BEGIN Text segment

The Sudanese who fled war for weeks, now praying for a boat to Europe

This AI-generated image shows Hassan Mahjoub, right, and Abkar Yaguop [Al Jazeera]

Sfax, Tunisia – Twenty-four-year-old Hassan Mahjoub sits on the dirt, the sun beating down on his face. Light brown soil stretches away, its trajectory only interrupted by the occasional tree, patches of scrub grass and bodies sleeping on salvaged mattresses.

There is no shade.

His journey to Sfax took him from Sudan overland through Chad and Libya, before crossing into Tunisia through the border post of Ras Jedir, close to 3,000km (1,864 miles).

“I left [Sudan] a long time ago. Not just because of this war, but the war that’s been fought in Darfur for a long time,” he says.

He doesn’t know if his parents are even alive.

“Most of the people here,” he says, gesturing around the park, “have lost families to the killing.”

However, while the fate of his parents remains uncertain, he has a reason to keep going.

Many of the displaced families believe that their best chance of survival lies in their young men leaving and finding security and regular work in Europe [Simon Speakman Cordall/Al Jazeera]

“I have three brothers and two sisters. They’re OK,” he says.

Mahjoub relaxes, pitching his weight onto one elbow, as he sprawls on the loose soil, “Even here, I think of them. But my problem is this sea,” he says, meaning the Mediterranean Sea. “If I can cross it, I can help them.”

Few here arrived with any illusions about Tunisia.

Sfax, the port city along the country’s long Mediterranean coast, was rarely considered a destination in itself. However, its proximity to Europe and its thriving network of people smugglers, with their crudely constructed steel boats, continue to draw the frightened and the desperate from across the continent.

‘Tortured or sexually abused’

In Sudan, the war between the Rapid Support Forces (RSF) and the Sudanese army has devastated much of the country. In Khartoum, the capital, healthcare provision and government services have been reduced to tatters.

As of July 5, the death toll in the capital alone was officially estimated at 234. Volunteers and aid agencies say it is more than double that.

For both the RSF and the government forces, rape has become a weapon of war, as countless civilians, their numbers reaching into the millions, find themselves forcibly displaced and with no option but to seek shelter in the camps of the Central African Republic, Chad, Ethiopia and South Sudan.

END Text segment
BEGIN Data supplied

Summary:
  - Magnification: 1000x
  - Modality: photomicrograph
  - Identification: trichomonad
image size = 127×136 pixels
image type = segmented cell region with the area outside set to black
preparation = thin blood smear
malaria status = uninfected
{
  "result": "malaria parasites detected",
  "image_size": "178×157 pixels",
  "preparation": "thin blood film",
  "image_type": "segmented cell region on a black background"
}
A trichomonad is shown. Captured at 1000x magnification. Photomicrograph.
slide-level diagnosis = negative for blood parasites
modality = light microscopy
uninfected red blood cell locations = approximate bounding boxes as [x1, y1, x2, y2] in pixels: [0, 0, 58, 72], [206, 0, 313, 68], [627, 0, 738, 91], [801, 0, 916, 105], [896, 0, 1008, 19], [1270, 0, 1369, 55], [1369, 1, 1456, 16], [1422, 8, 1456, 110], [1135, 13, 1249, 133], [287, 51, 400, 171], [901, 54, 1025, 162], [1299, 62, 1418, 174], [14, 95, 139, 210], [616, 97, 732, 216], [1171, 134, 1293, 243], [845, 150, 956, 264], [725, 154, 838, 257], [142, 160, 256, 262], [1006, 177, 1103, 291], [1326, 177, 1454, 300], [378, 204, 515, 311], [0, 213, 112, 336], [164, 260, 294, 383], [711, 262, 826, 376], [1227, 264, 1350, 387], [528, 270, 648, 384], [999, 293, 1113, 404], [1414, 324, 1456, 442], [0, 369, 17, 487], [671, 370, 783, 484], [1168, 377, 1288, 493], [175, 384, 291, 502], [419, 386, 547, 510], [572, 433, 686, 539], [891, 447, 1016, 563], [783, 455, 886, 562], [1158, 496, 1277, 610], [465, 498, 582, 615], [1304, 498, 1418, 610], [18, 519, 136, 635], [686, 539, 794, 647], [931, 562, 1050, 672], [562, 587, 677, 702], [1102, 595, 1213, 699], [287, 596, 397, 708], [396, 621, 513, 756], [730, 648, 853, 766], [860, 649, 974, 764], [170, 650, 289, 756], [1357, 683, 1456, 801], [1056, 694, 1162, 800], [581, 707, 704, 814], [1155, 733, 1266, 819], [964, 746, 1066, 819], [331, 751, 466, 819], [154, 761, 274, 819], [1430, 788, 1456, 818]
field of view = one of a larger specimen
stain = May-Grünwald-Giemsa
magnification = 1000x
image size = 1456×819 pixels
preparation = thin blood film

END Data supplied

__Set task__: Continue the article on Sudanese refugees waiting in Sfax for a boat to Europe, picking up right after its last sentence.

__Result below__:
As aid agencies struggle to cope, many of the displaced families believe that their best chance of survival lies in their young men leaving and finding security and regular work in Europe.

However, in their way stand the frontiers of Chad, Libya, Algeria, Tunisia and the combined financial heft of the European Union.

Despite there being a power struggle between two rival governments in conflict-ridden Libya, the EU and Italy continue to help fund the Libyan militias that guard the coast and prey upon the weak and the impoverished along the country’s internal migration routes.

In February of this year, Human Rights Watch accused the EU of complicity in the abuses meted out to those fleeing conflict and poverty, including documented instances of torture and rape.

“You have various entities in Libya, all trying to control different pieces of territory,”  Jalel Harchaoui of the Royal United Services Institute (RUSI) said, “For migrants to navigate across the country, they have to deal with them individually, or risk spending nine months being tortured or sexually abused.

“Every nationality, from a Syrian who might carry hundreds of dollars, to the Eritrean with nothing, each has their own market value to the traffickers,” he said.

Algeria, still firmly under the control of a central government, offers only negligibly better treatment.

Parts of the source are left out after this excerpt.